While the financial industry is struggling with its relationship with digital assets, some companies already build the necessary bridges. For years, a deep abyss has separated the worlds from the traditional bank and cryptocurrency, leaving companies that have trouble moving between Fiat and Digital Realms. XBD groupA global conglomerate on digital assets, attacks this problem with a compliance approach designed to gain the confidence of institutions and regulators.
In Money 20/20 Europe, we spoke with Zeeshan UppalCOO and director of compliance with XBD Group, to understand how the company breaks the friction cycle between old and new financial worlds.

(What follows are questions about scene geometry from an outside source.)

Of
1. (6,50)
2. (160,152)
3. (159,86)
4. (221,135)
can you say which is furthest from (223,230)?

Solve the dilemma on the ramp
Core Problem XBD addresses are familiar for any company operating in cryptographic space. “If you just want to add funds to your Coinbase wallet from a Barclays bank account, you can’t do it,” said Uppal. “It made life very difficult.” This institutional reluctance creates important operational obstacles even for the most legitimate companies.
The XBD solution is both elegant and effective. The company, which began as an over -the -counter office for institutional customers, realized that it could resolve the problem of the ramp and the exit by becoming a single window. “We are able to issue virtual IBAN accounts to our customers,” said UPPAL. “Use this IBAN virtual account to collect their Fiat funds, on and out of the rise according to digital assets, and if they then settle in Fiat in this IBAN virtual account, they are able to associate with all traditional financial institutions because it is a bank account named towards a named bank account.”
This model effectively creates a regulated and transparent route, giving institutional customers confidence and the ability to transform transparently between Fiat and Crypto.
Conformity like cornerstone
In a sector often seen with suspicion by traditional players, XBD has anchored its strategy in the regulations. With a Canadian MSB license, a Lithuanian Vasp registration and water-waiting licenses (VARA) and the United Kingdom (Acquisition of FCA EMI), the company’s global imprint is built on a regulatory approval basis.
“We focus a lot on an approach led by conformity,” said Uppal.
“We understand what banks want.”
“We are talking about the same language as financial service providers.”
By building robust frameworks from KYC, KYB and transactions monitoring, XBD provides the security and safety that traditional institutions require, by deactivating the entire process. This objective has propelled business growth, now managing 50 to 75 million monthly volumes and has exceeded a billion dollars in total volume since its creation.
The power and the paradox of the stablecoins
The stablecoins are at the heart of the XBD offer, in particular for sending international funds. Uppal has highlighted their main advantages: speed, profitability and traceability. “Some examples of trying to move money internationally through traditional financial institutions, (you have) t + 1, t + 2, even t + 3 settlements,” he noted. “With the Stablecoins, it’s instantaneous.” This changes the situation for their business level customers, who must effectively move funds through borders. Stablecoins also serve as crucial coverage against exchange volatility in developing economies.
However, Uppal offered a nuanced view of the stablecoin landscape, describing it as “good, bad and ugly”.
- Good: Unbeatable payment and low transaction costs.
- The bad: The slow rhythm of adoption by traditional financial institutions, which still find it difficult to move from the adoption of the Fintech to the understanding of the web3.
- The ugly: The significant risk of money laundering and the challenge of applying regulation without stifling innovation.
The regulatory environment itself is a double-edged sword. While executives like European mica provide clarity, they also create barriers. “The USDT and the Tether simply do not play with (Mica), so it suppresses a massive potential of this market,” said Uppal. This creates a complex dynamic where regulation can both help and hinder adoption.
For the future, Uppal considers the rise in power of the digital currencies of the Central Bank (CBDC) as an “interesting concept that we do not speak enough”. He expressed his concern that this could represent traditional institutions co-opting technology to “monopolize the elements of the industry for themselves”, potentially leading to a society without species where each transaction is followed. The central tension, as he sees it, is the attempt to “centralize decentralized finance”, a concept that goes contrary to the original ethics of Defi.
For the moment, companies like XBD sail on this complex field by providing the essential and regulated infrastructure which allows companies to use today the power of digital assets.